Prof Adrian Holliday

Much of my recent career has involved supervising doctoral research students from a range of linguistic backgrounds. They have all carried out critical qualitative studies, mostly of aspects of professional life in English language education. They have taken on some very tricky areas, such as the cultural politics of native-speakerism, and the identities of students which go against common cultural stereotypes. In almost all cases we have worked together to find ways to uncover hidden and unexpected meanings which go against established discourses. This has meant putting aside traditional notions of objectivist research because the researchers have found themselves implicated in the attitudes, prejudices and discourses that they have found.

Against this background, when I was presented with the notion of researching multilingually, my first thought was not about how these students navigate the task of translating the views of their subjects into English. To me, their research is always ‘multilingual’ because of the number of different discourses which need to be untangled and negotiated. I think these discourses can be thought of as small languages, and can have just as much complexity in their differences as large language – especially as these differences may not always be immediately apparent. This is in terms of the topic of study and also in the way in which the researchers themselves need to acquire different (small) languages – of being a researcher and of being a professional at least, which take from different parts of one’s identity. Mastering and working with these different (small) languages of course require building on experience from life; and living and working with more than one (big) language will certainly add to one’s repertoire of such experience.

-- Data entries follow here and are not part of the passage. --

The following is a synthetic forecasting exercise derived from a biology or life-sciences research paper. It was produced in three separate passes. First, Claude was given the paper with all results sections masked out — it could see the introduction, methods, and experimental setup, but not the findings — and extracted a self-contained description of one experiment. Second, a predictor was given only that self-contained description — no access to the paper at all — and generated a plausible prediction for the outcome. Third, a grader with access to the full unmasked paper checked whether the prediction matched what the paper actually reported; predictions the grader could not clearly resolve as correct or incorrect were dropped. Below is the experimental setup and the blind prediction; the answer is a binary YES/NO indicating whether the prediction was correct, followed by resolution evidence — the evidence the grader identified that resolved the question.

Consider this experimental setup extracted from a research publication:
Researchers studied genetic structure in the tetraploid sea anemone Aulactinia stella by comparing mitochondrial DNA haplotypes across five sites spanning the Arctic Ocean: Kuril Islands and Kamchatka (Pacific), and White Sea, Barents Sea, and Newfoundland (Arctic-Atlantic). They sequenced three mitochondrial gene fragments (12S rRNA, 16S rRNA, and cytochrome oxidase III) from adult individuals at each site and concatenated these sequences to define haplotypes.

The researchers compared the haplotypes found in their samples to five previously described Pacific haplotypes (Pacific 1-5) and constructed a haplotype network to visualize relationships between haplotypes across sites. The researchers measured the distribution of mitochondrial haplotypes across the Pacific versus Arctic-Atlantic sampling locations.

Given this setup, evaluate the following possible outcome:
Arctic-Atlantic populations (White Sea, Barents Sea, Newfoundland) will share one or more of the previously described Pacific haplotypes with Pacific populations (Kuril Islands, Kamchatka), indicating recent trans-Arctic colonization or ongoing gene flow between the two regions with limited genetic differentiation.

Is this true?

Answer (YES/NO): NO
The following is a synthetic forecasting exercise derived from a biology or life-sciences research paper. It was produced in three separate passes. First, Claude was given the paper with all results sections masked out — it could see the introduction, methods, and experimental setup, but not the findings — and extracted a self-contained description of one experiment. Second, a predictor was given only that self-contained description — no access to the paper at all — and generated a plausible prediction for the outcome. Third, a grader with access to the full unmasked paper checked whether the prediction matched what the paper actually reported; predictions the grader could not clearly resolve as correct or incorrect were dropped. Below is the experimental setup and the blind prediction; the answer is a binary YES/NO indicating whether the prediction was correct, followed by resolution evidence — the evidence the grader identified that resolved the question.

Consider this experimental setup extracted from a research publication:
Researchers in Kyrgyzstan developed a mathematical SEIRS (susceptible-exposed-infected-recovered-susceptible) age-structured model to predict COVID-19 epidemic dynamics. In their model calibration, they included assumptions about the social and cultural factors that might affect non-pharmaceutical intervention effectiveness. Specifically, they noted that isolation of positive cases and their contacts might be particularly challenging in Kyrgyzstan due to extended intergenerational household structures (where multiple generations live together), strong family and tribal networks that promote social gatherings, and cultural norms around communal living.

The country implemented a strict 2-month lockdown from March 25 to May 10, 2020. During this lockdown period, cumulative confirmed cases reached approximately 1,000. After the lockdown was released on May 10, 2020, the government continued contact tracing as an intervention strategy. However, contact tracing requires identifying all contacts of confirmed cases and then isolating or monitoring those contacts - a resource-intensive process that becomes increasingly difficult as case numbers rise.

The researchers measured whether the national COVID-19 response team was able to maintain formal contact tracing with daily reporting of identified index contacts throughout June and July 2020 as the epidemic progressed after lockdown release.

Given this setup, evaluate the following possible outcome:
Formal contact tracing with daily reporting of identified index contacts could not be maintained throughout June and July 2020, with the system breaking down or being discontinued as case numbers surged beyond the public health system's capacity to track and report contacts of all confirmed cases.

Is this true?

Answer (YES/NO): YES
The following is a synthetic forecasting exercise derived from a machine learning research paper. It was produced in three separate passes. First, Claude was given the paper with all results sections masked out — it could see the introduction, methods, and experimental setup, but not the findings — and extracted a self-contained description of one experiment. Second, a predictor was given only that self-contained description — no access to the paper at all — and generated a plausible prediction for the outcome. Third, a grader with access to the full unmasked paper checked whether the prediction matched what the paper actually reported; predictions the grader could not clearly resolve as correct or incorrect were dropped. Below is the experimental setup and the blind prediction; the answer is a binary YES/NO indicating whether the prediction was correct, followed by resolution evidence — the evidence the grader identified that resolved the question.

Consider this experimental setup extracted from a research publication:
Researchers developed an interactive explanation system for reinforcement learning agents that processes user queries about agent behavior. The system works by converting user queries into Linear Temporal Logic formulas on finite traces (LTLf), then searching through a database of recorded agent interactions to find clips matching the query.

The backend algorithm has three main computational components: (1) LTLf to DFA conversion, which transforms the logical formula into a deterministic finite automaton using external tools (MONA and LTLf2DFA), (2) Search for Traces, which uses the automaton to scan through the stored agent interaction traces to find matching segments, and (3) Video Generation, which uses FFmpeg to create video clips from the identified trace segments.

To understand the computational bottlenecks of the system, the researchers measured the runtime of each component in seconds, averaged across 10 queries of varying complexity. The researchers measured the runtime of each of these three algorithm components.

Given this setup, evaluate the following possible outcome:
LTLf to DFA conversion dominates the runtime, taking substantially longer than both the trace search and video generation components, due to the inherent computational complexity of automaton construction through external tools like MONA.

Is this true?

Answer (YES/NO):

Another issue is the very ‘foreign’ (small) language of academic writing – foreign perhaps to absolutely everyone. A major, and refreshing irony, which has always been apparent to me, is that the researchers with English as a second or third language seem to find the subtleties and complexities of qualitative English academic writing no more difficult than those who have English as their first language. Indeed, it is often the latter who find this so extremely difficult. This may be because the researchers who have English as their first language find the academic language just too close to home to engage with through helpful distance.

By the way, I recently saw the award-winning Iranian film, The Separation

(http://www.guardian.co.uk/film/2011/jun/30/a-separation-review).

It took me back uncomfortably and excitingly to my very early adulthood, living and working in Iran. It was there that I learnt to be a husband, father and son-in-law – and how to drive. And once I was involved in a car accident in a far-off provincial town. I actually hit a woman and had to go to the hospital, the court, the police and so on, and to some extent even getting involved in the politics of her family. My Farsi was good, but what was better was my knowledge of how to behave through observation of complex cultural practice, which always preceded the language. The stakes were high. My ethnography was crucial.

I have therefore proposed the following abstract:

To look at this issue with the freshness it deserves it is important to move away from two established viewpoints – a modernist view of research in which data is considered independent of the researcher, and a modernist view of language and culture in which the former maps precisely onto the latter. A more postmodern, and critical cosmopolitan viewpoint enables a series of propositions which complicate issues of research and language and raise the healthy possibility that things may not be what they seem.

  1. In all circumstances, even where all parties share the same big ‘L’ language, there is a problematic yet enriching translation between the inevitably different discourse and world-views of the researcher and participants. Even where the data is verbatim, when the researcher writes the discussion, the data becomes integrated into this discussion, does not stand independently, and is therefore mediated by the discourse of the researcher. Sharing the same big ‘L’ language does not release the researcher from being implicated in this way.
  2. Big ‘L’ languages can themselves transmute across different cultural realities. Cultural realities can be expressed equally well in ‘foreign’ big ‘L’ languages. Cultural differences between social groups who share big ‘L’ languages can be as great as differences between big ‘L’ language groups.
  3. All researchers, in all circumstances, should strive to be multilingual in the sense that they must find methodologies to carry meanings across linguistic, discoursal and cultural boundaries. Working within the same big ‘L’ languages may lead to complacency in this respect.
  4. Everyone has the potential, depending on circumstances, to carry and innovate with meaning and practice across unfamiliar cultural boundaries. To presume that participants and researchers cannot do this would be patronising and essentialist.

In the presentation, these propositions will be considered in the light of conversations with researchers and participants who have been involved in multi- and single- big ‘L’ language projects.

References

Holliday, A. R. (2011). Intercultural communication and ideology. London: Sage.

Holliday, A. R. (2007). Doing and writing qualitative research (2nd ed.). London: Sage.